Budget 2017: Provide necessary fillip to medtech sector, says AdvaMed

Create an enabling environment to improve access to life-saving medical devices and enhance market penetration, mentioned Mr Varun Khanna, Chairman, AdvaMed India Working Group in his budget expectations


New Delhi:  As per Mr Varun Khanna, Chairman, AdvaMed India Working Group and Executive Committee, Managing Director, BD India & South Asia, India should avoid protectionist barriers and relax import duties. He elaborated, “If India wants to be globally competitive and become more self-sufficient, it should send a positive message to global investors that it is “open for business”. While seeding the environment for domestic competitors by increasing demand (expand insurance); the Union budget should have provisions that incentivize overall manufacturing and investment—-including lowest possible tariffs on raw material & components, promotion of research & development, skill development, greater health expenditure or better insurance coverage, low regulatory costs, assurance of predictable policy. This will benefit the cause of Make in India rather than raising custom duty increase that is eventually passed on to the patients.”

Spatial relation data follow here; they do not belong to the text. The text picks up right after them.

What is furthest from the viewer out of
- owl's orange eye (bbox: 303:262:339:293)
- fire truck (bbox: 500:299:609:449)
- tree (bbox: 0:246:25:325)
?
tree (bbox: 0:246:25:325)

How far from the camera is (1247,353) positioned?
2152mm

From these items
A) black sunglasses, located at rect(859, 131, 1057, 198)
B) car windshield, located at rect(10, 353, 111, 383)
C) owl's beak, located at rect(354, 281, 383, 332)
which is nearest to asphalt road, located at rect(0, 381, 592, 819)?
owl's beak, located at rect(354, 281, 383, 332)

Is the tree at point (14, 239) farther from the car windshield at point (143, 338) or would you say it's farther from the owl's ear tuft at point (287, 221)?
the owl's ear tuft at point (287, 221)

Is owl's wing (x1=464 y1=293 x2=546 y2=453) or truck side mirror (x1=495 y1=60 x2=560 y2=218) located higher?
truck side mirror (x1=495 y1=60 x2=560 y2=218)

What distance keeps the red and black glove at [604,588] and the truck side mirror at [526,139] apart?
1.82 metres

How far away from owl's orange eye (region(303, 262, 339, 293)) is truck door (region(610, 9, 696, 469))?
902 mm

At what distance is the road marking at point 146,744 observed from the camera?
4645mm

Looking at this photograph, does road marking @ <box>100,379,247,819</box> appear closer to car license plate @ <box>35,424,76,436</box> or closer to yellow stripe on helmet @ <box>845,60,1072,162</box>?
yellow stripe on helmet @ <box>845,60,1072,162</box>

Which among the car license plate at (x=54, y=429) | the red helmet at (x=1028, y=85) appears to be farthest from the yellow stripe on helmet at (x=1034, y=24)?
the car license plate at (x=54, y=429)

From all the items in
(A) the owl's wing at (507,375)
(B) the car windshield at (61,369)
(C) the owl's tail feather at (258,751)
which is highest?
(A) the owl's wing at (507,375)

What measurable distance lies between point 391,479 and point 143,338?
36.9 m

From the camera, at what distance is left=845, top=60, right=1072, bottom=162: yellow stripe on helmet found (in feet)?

While giving an example, Mr Khanna said, “The Finance Ministry’s move to raise import tariffs on medical devices in January of 2016 will not only further restrict penetration of medical devices in the country, but also act as a deterrent to the ‘Make in India’ campaign in terms of attracting Foreign Direct Investment in the sector, as India will be seen as a market that does not offer economies of scale. Since the local manufacturing of devices and equipment is still in a developmental phase, the government should not discourage imports by raising the duties as has been done.”

Photo_Varun Khanna“The custom duties should be reduced particularly on devices not currently manufactured in India and diagnostic devices”


“In addition, the Department of Pharmaceuticals issued a notice indicating that it is considering a Preferential Market Access policy for medical devices and also thinking of imposing content requirements for medical devices. All these steps send negative signals to the innovative manufacturers and investors,” he said.

Bolster indigenous manufacturing of medical devices and equipment: The manufacture of medical devices should be a special focus under the current ‘Make in India’ program. Financial incentives such as tax holidays should be extended to manufacturers and their products.

The regulatory policies need better harmonization with global regulatory practices and ensure provisions that do not hinder operational ease of doing business for innovative device companies to invest and operate in the country. For instance, introduction of too many compliance features for increasing scrutiny in the latest draft of medical device rules will lead to delay and increase in procedural cost that will ultimately hamper access to patients. A better approach would be to have checkpoints/systems in place that you are automatically driven to compliance.

In drafting the latest draft medical device rules, the ministry has adopted the GHTF guidance essential principles but at the same time also picked from regulatory practices followed in other countries like FDA, PMDA etc. However, the device sector will have more clarity and predictability, if the time tested vital elements of essential GHTF principles along with risk based classification, form the backbone of rules.

The additional requirement for clinical investigation of medical devices already approved in GHTF countries and third party audit shall cause unnecessary delay in the availability and access of innovative medical devices to the HCPs and the patient population.

Moreover, the provisions with respect to labeling of medical devices should be aligned with the Draft rules published in July 2016, and the clause with respect to the shelf life of medical devices should be amended to be in line with global requirements.

Separate regulatory framework for medical devices and equipment: The Drugs and Cosmetics Act, 1940 treats devices at par with pharmaceutical products and the rules, regulations and policies for pharmaceuticals are applied to medical devices by agencies and government officials that come from a pharmaceutical mind frame and education background.This leads to an unpredictable regulatory environment that is inconsistent with global norms for regulating medical devices.

Promote an Innovative driven ecosystem – Governments around the world are exploring policy measures to attract investment and promote sustained innovation. The government in India too should take a realistic view and embrace innovation. For this, the union budget should provide diverse solutions from the inside and welcome global medical device manufacturers who can conduct R&D, invest and partner with local innovators.The med tech sector is still in its nascent stage and therefore in order to meet the growing needs of the Indian patients it’s important to build an ecosystem that encourages and rewards medical innovation. If this does not happen, India will go back to the 16th century and struggle to provide what the patients rightfully need.

Investment for strengthening healthcare infrastructure: To make healthcare more accessible to the patients the focus should be on improving primary healthcare. The infrastructure should be strengthened by investing on more quality tertiary care centers for patients and supply chains for better healthcare delivery.